Era um cientista, um verdadeiro gênio. Paralelamente, freqüentador diário , nos finais de tarde, da sede do Sport Clube, era notável mestre no jogo de xadrez. Em Havana, Cuba, arrebatou o título de campeão sul-americano, derrubando figurões enxadristas. Surpreendentemente, todo esse sucesso esbarrou na figura inexpressiva do pouco conhecido Teobaldo, o Téo Cinzeiro  -  magro, alto, bigodinho ralo, jovem dezessete anos, no máximo“.  Uma tragédia ...  Há, também , a história do sonho esquisito com o Papa João Paulo II, até hoje aguardando resposta e explicações do Vaticano no sentido de desvendá-lo, bem como a vergonhosa experiência vivida por Geomilo como redator de importante empresa de comunicação,  além do episódio da descoberta da passagem secreta “lá no cinema da cidadezinha onde morávamos”  e, com destaque, a espetaculosa proesa do “tubarão faminto que passeava pelas águas rasas da praia” e que topou com “um  alvo preto, a mexer-se como se quisesse nadar – uma criatura viva, decerto pronta para ser devorada”. O objeto era um padre, com batina e tudo...  E havia também o caso do “homem pobre, miserável, que descobriu, certo dia, que possuía estranha capacidade, um dom extraordinário: quando  chorava, suas lágrimas se transformavam em pingos de brilhante”. Quanto mais chorava, mais rico ficava com a enxurrada de brilhantes;
-   ao final de tudo, o protagonista se apresenta, em relação à questão com |Deus, aparentemente pacificado: “fui um guerreiro,, busquei o bem com sangue e suor.
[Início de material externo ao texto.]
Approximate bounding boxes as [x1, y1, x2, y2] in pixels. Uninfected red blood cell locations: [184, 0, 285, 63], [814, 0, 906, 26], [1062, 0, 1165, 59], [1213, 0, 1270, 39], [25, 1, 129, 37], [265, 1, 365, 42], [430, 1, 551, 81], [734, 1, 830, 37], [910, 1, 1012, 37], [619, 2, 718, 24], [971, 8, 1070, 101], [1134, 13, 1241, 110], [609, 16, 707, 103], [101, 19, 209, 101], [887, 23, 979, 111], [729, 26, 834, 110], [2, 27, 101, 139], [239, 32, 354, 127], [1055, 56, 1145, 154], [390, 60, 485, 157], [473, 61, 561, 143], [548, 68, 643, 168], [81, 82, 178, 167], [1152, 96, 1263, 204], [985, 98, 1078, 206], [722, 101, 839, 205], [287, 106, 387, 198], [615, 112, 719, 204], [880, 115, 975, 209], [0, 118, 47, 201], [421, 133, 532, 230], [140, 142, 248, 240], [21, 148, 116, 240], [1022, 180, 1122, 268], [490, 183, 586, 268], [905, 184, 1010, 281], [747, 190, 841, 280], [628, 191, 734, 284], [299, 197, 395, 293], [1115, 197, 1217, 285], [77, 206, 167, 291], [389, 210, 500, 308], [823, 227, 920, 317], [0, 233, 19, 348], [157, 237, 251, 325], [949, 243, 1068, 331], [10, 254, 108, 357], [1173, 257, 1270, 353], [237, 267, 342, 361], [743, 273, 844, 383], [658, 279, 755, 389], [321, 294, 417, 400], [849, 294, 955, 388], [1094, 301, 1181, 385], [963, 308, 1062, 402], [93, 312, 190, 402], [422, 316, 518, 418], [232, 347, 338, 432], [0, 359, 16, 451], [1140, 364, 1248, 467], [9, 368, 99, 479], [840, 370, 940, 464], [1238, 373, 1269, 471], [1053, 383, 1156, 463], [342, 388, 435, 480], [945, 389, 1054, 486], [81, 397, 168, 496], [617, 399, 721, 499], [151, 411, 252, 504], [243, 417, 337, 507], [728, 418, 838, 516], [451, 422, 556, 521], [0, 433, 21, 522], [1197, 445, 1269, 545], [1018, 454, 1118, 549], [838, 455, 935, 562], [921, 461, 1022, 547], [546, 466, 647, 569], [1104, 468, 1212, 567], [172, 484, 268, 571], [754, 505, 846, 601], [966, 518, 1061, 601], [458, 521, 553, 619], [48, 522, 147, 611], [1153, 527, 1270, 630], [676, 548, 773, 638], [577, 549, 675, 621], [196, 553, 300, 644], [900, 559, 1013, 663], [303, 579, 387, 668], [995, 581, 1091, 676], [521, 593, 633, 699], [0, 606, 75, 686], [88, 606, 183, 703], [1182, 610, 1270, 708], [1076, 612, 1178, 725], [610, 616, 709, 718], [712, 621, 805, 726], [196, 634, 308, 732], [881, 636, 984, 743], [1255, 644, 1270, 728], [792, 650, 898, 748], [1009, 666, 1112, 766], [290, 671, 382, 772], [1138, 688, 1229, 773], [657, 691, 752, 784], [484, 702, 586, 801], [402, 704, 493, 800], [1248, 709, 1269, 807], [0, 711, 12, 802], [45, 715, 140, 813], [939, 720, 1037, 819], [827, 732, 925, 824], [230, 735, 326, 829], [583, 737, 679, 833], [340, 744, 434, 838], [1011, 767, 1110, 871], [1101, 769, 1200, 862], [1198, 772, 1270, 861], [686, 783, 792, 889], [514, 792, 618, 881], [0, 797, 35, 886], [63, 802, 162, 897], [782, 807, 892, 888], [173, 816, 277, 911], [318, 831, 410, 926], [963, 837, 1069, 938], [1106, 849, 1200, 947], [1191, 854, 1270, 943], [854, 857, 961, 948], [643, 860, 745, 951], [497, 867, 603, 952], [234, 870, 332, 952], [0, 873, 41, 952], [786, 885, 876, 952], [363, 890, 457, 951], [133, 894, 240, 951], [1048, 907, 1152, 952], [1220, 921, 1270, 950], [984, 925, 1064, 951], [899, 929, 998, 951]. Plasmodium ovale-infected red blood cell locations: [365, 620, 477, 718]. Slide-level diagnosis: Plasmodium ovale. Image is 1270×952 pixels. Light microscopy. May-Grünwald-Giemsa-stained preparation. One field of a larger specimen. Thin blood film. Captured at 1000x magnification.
Combati o bom combate. Minha vida foi digna, serena, correta, obediente, não renunciei a procura porque meus caminhos eram os da verdade. Eu os cumpri sozinho, por mim. Assim, me aproximei de Deus, ele existisse ou não, fui confiante na luta que escolhi sem medo, determinado.  Decerto a resposta será a salvação, o pedaço do céu que conquistei, o meu lugar. Guardo a fé.   

Brasília, 3/11/2011.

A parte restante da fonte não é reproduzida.